More than 6 million women took Prempro and related menopause drugs to treat symptoms such as hot flashes and mood swings before a 2002 study highlighted their links to cancer. Wyeth’s sales of the medicines, which are still on the market, topped $2 billion before the release of the Women’s Health Initiative, a National Institutes of Health-sponsored study.
Until 1995, many menopausal women combined Premarin, Wyeth’s estrogen-based drug, with progestin-laden Provera, made by Pfizer’s Upjohn unit, to relieve their symptoms. Wyeth combined the two hormones in its Prempro pill.
Pfizer’s Wyeth and Upjohn units have now lost 10 of the 18 Prempro cases decided by juries since trials began in 2006. The drugmaker got some of those verdicts thrown out after trial or had the awards reduced. It resolved some of the verdicts through settlements, while other decisions are on appeal. It also has had cases thrown out before trial.
Pfizer announced in May that it had settled a third of the pending Prempro cases and had set aside $772 million to help resolve the claims.
Elfont, 66, is a former teacher who once lived in Northeast Philadelphia, Tobi Millrood, a lawyer for the three women, said during the trial. She took Premarin and Provera for more than two years before being diagnosed with breast cancer in 1997, Millrood said.
Kalenkoski, 68, is a former nursing home aide who took Prempro for more than four years and was diagnosed with cancer in 2002, Millrood said. Mulderig, 68, a retired teacher from Carlisle, Pennsylvania, took Premarin and Provera for 11 years starting in 1988, the lawyer added.

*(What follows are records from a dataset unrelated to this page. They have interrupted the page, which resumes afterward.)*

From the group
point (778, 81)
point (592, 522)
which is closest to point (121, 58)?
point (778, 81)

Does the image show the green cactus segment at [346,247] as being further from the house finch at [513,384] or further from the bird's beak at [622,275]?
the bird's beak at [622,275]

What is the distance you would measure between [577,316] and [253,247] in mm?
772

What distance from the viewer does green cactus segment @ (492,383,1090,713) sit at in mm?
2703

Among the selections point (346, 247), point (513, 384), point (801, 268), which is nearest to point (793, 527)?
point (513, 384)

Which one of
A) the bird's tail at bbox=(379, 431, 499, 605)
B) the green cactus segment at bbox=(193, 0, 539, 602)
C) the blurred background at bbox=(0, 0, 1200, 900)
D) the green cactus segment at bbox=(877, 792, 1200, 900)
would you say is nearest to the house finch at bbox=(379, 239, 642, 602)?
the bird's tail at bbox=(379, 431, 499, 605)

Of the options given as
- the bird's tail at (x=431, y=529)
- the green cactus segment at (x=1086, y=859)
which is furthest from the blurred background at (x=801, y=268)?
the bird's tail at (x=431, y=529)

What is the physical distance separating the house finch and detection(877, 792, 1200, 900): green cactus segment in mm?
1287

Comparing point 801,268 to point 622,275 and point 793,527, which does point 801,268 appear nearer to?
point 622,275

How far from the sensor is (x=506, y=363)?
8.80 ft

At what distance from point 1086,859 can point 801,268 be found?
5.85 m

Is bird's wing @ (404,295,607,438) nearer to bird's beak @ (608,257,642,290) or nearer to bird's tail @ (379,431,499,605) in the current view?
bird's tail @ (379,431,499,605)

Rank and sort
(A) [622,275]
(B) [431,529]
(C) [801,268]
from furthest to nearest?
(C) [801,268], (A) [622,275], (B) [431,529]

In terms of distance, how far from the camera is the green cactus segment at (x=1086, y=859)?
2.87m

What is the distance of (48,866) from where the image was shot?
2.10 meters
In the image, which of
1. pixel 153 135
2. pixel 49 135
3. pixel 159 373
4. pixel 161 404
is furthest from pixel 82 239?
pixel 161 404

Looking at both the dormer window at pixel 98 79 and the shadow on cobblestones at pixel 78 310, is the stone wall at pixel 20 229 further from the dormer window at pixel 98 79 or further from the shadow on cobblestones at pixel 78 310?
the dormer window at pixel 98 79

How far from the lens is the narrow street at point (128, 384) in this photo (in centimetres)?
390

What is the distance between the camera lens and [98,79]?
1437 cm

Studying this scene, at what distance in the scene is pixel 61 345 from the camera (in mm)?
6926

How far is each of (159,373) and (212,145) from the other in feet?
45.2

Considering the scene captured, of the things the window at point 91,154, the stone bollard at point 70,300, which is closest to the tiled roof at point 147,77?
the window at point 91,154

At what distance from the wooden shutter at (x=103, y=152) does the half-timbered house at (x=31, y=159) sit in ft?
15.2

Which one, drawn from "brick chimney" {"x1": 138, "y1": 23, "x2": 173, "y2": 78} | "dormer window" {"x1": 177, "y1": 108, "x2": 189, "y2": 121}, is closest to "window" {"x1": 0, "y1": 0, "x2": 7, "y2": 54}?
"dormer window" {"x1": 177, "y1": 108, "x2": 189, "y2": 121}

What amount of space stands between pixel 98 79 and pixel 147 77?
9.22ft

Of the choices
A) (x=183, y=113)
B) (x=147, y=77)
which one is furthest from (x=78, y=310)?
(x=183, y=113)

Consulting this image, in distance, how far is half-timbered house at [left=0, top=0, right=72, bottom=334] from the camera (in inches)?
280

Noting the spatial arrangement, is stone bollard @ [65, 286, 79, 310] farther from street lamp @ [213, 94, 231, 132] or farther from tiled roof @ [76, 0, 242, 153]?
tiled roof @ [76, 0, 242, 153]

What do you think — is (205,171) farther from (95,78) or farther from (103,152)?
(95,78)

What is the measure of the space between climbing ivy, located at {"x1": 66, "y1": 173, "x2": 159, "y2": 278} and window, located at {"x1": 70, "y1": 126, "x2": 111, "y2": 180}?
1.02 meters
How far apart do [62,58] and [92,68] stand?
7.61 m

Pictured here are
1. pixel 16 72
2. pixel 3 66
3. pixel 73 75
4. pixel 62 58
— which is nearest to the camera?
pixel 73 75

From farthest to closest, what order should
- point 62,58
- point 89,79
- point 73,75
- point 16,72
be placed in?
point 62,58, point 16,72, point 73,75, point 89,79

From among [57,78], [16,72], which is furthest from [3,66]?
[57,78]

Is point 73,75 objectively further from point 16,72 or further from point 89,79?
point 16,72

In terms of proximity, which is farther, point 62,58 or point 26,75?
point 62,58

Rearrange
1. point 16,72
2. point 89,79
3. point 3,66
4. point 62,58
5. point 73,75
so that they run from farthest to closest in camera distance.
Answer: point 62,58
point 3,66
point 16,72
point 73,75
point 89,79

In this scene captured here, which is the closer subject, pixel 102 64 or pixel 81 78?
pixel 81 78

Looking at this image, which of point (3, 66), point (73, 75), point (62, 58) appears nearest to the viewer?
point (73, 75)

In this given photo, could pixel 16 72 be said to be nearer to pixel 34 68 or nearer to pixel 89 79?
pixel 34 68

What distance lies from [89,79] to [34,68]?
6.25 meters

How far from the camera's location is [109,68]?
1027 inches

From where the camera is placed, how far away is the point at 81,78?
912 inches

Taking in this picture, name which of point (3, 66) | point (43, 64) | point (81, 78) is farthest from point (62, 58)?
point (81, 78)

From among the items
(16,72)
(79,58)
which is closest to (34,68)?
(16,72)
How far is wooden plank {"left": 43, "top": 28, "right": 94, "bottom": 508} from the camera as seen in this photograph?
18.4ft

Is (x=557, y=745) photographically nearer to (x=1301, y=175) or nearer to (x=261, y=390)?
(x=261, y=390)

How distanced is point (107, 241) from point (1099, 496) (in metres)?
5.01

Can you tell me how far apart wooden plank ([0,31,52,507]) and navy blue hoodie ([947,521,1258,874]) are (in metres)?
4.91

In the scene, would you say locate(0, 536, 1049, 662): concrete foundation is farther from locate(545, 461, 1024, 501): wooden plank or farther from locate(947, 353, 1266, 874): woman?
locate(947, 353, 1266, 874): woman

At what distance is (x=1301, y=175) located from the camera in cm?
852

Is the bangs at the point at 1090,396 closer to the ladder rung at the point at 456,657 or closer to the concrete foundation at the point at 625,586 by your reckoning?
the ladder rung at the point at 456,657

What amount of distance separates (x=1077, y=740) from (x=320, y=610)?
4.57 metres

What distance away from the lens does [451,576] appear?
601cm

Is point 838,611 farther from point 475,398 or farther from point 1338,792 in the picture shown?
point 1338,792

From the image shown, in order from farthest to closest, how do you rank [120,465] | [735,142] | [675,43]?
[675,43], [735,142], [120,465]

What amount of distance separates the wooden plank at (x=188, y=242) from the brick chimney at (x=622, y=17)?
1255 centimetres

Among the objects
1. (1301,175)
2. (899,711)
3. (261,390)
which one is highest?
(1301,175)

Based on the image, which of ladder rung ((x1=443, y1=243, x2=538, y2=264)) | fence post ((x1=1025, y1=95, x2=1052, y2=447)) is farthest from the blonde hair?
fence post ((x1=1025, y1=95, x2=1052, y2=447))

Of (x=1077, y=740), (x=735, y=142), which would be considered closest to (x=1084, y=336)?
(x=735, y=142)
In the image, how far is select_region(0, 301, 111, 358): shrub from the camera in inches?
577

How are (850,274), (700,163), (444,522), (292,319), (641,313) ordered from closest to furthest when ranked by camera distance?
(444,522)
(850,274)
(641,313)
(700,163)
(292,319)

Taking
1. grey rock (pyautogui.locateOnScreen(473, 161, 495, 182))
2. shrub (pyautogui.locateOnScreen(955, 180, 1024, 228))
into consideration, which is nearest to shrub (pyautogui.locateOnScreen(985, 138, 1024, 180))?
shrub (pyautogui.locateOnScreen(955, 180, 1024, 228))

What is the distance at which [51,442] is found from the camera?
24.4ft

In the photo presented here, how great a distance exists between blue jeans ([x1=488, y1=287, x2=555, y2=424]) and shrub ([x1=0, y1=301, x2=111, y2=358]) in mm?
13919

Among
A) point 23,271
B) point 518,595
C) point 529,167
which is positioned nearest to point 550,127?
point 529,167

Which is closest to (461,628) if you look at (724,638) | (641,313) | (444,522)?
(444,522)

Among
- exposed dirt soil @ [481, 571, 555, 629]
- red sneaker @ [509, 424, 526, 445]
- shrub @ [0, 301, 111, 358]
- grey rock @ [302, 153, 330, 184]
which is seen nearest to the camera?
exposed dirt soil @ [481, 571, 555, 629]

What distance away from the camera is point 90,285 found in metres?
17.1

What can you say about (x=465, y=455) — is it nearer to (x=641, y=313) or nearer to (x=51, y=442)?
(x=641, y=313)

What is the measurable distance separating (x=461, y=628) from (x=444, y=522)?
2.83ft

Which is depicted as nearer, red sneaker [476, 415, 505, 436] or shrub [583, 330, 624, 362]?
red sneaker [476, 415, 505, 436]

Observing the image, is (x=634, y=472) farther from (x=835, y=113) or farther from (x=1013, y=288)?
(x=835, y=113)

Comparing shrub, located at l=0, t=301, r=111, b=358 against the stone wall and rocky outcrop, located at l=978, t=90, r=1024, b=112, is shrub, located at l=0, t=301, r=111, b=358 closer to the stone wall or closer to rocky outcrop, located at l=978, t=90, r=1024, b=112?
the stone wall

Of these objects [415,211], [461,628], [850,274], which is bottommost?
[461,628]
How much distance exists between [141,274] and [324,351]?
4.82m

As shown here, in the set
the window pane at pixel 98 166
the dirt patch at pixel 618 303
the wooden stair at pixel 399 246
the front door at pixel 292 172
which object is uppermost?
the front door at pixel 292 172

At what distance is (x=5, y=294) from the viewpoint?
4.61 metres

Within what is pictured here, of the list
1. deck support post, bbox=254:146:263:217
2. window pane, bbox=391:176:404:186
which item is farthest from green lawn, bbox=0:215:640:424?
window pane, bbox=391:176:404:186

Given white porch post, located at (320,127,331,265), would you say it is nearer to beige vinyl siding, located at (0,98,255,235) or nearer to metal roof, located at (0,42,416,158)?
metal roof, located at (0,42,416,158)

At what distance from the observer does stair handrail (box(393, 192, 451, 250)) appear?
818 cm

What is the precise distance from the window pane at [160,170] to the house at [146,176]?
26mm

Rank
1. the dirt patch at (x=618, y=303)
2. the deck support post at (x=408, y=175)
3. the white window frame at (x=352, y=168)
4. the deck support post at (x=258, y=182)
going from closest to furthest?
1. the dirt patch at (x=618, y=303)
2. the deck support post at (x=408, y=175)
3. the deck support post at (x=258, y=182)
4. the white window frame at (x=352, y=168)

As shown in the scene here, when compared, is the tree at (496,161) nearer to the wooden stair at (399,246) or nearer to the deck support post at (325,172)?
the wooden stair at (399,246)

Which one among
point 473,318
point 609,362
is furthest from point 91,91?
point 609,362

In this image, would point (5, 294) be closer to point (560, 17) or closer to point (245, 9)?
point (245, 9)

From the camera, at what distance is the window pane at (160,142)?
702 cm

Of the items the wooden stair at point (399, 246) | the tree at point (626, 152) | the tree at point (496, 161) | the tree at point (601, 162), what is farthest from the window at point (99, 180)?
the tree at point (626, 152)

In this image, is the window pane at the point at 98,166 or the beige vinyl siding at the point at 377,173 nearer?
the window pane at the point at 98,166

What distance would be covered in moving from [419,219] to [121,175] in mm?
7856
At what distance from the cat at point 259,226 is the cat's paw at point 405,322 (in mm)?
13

Millrood told jurors during the first phase of the two-week trial that none of the three women had a family history of breast cancer and experts concluded their use of menopause drugs led to the development of the disease.
Millrood declined today to comment on the verdict because jurors must further consider Wyeth’s liability for damages in the second phase of the case, slated to begin Dec. 9.
Diane Sullivan, one of the lawyers for the Pfizer units, said the evidence was unclear on how long the women had taken menopause drugs because of gaps in their pharmacy records. She said the women’s individual cases differed from those covered by the WHI study and plaintiffs shouldn’t be able to rely on that study to make their case.
“They are trying to make these women fit with the WHI study and they don’t fit,” Sullivan told the seven-man, five-woman jury in closing arguments.
The last Prempro verdict against the Pfizer units came a year ago in Puerto Rico, where a jury awarded $1.5 million in damages to a pharmacist who took the menopause drug. The company won the next two cases before today’s verdict.
The Philadelphia case is Elfont v. Wyeth Pharmaceuticals Inc., 00924, Jury Term 2004, Philadelphia Court of Common Pleas (Philadelphia).